Cuando me levanté, vi que el sol ya entraba en mi habitación, y desde la cocina subía un olor caliente y asqueroso. Me vestí rápidamente, cansado e irritado por las experiencias de la tarde anterior y de la pasada noche. Después de todo tuve que decirme: los moradores de esta posada son tan interesantes como sus habitaciones y su comida son deficientes, y, aunque como viajero a pie que era, no solía ser demasiado exigente, apreciaba sin embargo una buena cama y una sopa sustanciosa. Con estos pensamientos salí de la habitación para recoger las botas. Estaban sin limpiar. Entonces me enfadé.

—¡Christian! —grité autoritariamente por el pasillo—. ¡Christian!

Y cuando éste subió las escaleras le dije:

—¡Ni siquiera me han limpiado las botas! ¡Vaya posada!

El joven había subido en su blanco hábito, y mientras intentaba quitarme las botas de las manos, con voz dolorida y patética, exclamó sollozando:

—Sus preocupaciones, señor, giran en torno a un par de botas y a su brillo, pero yo, señor, tengo clavadas en la carne las espinas de una locura insaciable. La inmundicia de toda la humanidad roe mi corazón, y la compasión por el mundo entero ya no quiere abandonarme… Lléveme con usted, señor, me pudro en esta casa; la basura y el egoísmo me asfixian; lléveme con usted, señor, al mundo, para que muera por ellos…

Al decir esto, el joven, que en ese momento irradiaba una belleza angelical, se tiró al suelo y se agarró a mis rodillas. Vi entonces que el pobre joven estaba enfermo; le quité rápidamente las botas y volví a mi habitación.

Un cuarto de hora más tarde estaba sentado en el salón tomando café amargo de bellota y un trozo de pan duro como una piedra. La judía no se dejó ver, pero la oí trajinando en la cocina. El viejo estaba sentado en la butaca temblando y balbuceando, totalmente incapaz de coordinar sus movimientos; los ojos hinchados y húmedos. Intentó hacerme hablar. Pero yo evité todo tipo de conversación. Sentí el impetuoso impulso de abandonar esta maldita casa. Cuando mi mochila estuvo preparada, pagué el alojamiento y la comida. Debo confesar que la suma era ridícula. El viejo me devolvió unas monedas que, como vi más tarde con un poco de asombro por mi parte, eran monedas extranjeras acuñadas con retratos del rey Herodes y del emperador romano Augusto. El viejo me balbuceó algunas palabras más al estrecharle la mano para despedirme. La judía cerró de un golpe la puerta cuando me asomé al pasillo, y oí que el joven seguía sollozando arriba, desesperadamente, cuando abrí la puerta de la casa.
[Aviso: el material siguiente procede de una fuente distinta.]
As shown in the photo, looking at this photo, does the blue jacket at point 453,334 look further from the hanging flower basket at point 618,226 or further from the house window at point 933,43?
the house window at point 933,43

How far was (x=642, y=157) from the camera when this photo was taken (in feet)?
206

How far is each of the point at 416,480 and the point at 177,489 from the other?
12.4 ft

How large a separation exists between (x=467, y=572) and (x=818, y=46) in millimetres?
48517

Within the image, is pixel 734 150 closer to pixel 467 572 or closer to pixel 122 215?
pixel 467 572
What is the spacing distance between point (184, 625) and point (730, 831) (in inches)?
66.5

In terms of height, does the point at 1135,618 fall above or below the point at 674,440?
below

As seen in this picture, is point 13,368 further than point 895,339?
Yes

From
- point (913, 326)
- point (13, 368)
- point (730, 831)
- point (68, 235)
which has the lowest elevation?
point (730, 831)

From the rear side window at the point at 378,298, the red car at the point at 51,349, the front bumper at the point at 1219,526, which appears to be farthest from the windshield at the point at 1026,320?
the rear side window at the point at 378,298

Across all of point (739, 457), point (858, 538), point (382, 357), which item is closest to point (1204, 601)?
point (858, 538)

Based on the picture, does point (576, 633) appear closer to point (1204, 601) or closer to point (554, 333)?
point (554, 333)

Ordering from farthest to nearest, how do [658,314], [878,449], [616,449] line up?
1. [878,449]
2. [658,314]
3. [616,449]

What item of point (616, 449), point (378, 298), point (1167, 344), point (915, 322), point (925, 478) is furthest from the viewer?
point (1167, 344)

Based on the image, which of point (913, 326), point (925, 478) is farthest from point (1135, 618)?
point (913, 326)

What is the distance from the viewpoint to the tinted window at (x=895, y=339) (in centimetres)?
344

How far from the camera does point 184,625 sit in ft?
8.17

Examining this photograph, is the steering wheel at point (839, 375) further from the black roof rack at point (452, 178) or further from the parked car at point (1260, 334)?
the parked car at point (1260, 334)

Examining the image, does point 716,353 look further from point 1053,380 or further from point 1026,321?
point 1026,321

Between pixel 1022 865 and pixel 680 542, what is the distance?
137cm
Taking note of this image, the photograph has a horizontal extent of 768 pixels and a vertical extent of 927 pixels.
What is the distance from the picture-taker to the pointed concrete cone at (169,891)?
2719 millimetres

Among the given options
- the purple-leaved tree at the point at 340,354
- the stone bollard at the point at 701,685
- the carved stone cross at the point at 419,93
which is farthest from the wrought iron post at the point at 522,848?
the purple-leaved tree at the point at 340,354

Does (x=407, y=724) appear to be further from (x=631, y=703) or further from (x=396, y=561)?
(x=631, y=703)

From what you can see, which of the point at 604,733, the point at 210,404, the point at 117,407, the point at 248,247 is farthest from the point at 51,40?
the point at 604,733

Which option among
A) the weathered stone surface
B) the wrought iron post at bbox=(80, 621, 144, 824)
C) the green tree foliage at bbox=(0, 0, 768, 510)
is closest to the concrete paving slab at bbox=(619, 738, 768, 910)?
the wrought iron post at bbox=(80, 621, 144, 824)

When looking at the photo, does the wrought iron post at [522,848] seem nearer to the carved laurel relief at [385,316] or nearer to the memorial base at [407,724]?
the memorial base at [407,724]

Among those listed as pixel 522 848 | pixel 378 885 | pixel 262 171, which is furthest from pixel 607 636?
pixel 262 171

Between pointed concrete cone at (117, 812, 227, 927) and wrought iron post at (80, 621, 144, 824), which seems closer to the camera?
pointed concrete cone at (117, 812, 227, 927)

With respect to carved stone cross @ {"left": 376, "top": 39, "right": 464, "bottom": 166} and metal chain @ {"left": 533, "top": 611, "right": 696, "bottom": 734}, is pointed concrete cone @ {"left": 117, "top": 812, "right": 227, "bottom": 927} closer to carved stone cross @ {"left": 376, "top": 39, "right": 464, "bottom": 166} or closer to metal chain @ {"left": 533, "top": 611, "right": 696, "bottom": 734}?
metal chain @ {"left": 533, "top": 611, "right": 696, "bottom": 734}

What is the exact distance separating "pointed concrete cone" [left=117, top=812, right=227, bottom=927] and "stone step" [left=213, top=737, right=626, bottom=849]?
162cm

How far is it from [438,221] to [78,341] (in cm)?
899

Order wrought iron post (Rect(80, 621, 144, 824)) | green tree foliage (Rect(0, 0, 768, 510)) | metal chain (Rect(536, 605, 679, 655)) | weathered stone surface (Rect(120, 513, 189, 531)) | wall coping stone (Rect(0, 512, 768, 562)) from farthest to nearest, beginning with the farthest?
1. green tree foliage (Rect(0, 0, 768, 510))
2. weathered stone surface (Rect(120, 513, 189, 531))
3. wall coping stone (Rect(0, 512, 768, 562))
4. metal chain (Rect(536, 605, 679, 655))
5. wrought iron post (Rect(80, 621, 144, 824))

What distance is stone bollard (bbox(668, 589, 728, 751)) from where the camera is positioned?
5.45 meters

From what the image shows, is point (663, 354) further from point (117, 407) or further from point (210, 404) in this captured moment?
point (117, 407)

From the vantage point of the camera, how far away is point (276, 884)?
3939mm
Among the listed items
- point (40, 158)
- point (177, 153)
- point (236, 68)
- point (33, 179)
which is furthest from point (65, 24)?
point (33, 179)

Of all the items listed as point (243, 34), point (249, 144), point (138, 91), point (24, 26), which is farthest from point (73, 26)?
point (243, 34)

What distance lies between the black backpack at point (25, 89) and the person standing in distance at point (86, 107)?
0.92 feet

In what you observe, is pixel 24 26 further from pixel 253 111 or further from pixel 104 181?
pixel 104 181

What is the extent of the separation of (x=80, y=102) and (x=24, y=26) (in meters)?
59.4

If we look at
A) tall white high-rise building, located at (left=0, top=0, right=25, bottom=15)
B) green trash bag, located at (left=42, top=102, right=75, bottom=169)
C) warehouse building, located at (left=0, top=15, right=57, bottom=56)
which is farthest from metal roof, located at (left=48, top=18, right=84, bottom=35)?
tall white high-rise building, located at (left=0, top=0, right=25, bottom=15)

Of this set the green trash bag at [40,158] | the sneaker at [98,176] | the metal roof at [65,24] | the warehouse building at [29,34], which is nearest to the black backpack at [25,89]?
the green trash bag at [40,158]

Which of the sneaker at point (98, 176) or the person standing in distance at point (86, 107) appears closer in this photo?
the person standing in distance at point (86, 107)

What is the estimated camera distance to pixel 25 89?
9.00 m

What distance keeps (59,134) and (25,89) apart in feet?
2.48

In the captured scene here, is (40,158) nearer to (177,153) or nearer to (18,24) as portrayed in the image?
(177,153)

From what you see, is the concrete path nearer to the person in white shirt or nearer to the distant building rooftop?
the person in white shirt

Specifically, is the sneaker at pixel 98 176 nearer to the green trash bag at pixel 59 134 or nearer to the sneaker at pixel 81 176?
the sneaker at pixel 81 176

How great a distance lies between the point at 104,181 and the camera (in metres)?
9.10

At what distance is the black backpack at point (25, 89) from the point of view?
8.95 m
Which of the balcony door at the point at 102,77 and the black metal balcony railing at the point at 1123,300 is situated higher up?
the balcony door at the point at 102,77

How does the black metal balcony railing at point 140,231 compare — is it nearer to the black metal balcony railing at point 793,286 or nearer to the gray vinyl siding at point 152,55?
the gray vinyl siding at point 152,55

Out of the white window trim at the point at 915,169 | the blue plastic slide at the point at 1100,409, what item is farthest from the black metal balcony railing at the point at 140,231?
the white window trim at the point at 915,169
Fuera todo me parecía más prosaico y banal que la tarde anterior. Hacía un día claro y frío que apartaba de la mente toda fantasía. Entonces no pude impedir enfadarme por todo lo que había vivido y cavilado. Avancé deprisa sin volver la vista atrás. Y pronto llegué a la carretera. Soplaba un viento helado del Este. No más allá de veinte pasos, pero en dirección contraria a la mía, estaba sentado un picapedrero, dedicado a su trabajo, picando con fuerza. No pude evitar acercarme a él.

—¡Eh, viejo! —le grité—. ¿Conoce usted la posada que está ahí detrás, en el bosque?

—Sí, sí —respondió con el mejor acento de Franconia—, es un desolladero.

—¿Un desolladero? —le pregunté asombrado—. ¿Qué quiere decir con desolladero?

—Pues eso, donde se mata a los viejos caballos y los perros sarnosos —observó y se rió burlándose de mi ignorancia mientras seguía hablando—. No es nada honesto, la gente lo llama el emponzoñadero.

—¿El emponzoñadero? —pregunté—. ¿Por qué?

—Pues eso, que de allí no sale nada bueno y no entra nada bueno.

Cuando me detuve sorprendido y le miré, siguió hablando de esta forma:

—De esa gente no se sabe de dónde vienen y de qué viven.

—A pesar de todo —repliqué—, yo he conseguido salvar el pellejo.

—Mejor para usted —exclamó el picapedrero, y agitó el martillo cubierto de polvo blanco—, mejor para usted; siga su camino, no vuelva la vista atrás, ¡y olvídese del matadero…!

—Ja, ja, ja, ja, ja —se oyó un balido como el de la pocilga, que procedía del interior del bosque.

Instintivamente, me puse en camino. Saludé al picapedrero y seguí por la carretera a buena marcha, sin volver la vista atrás durante una hora.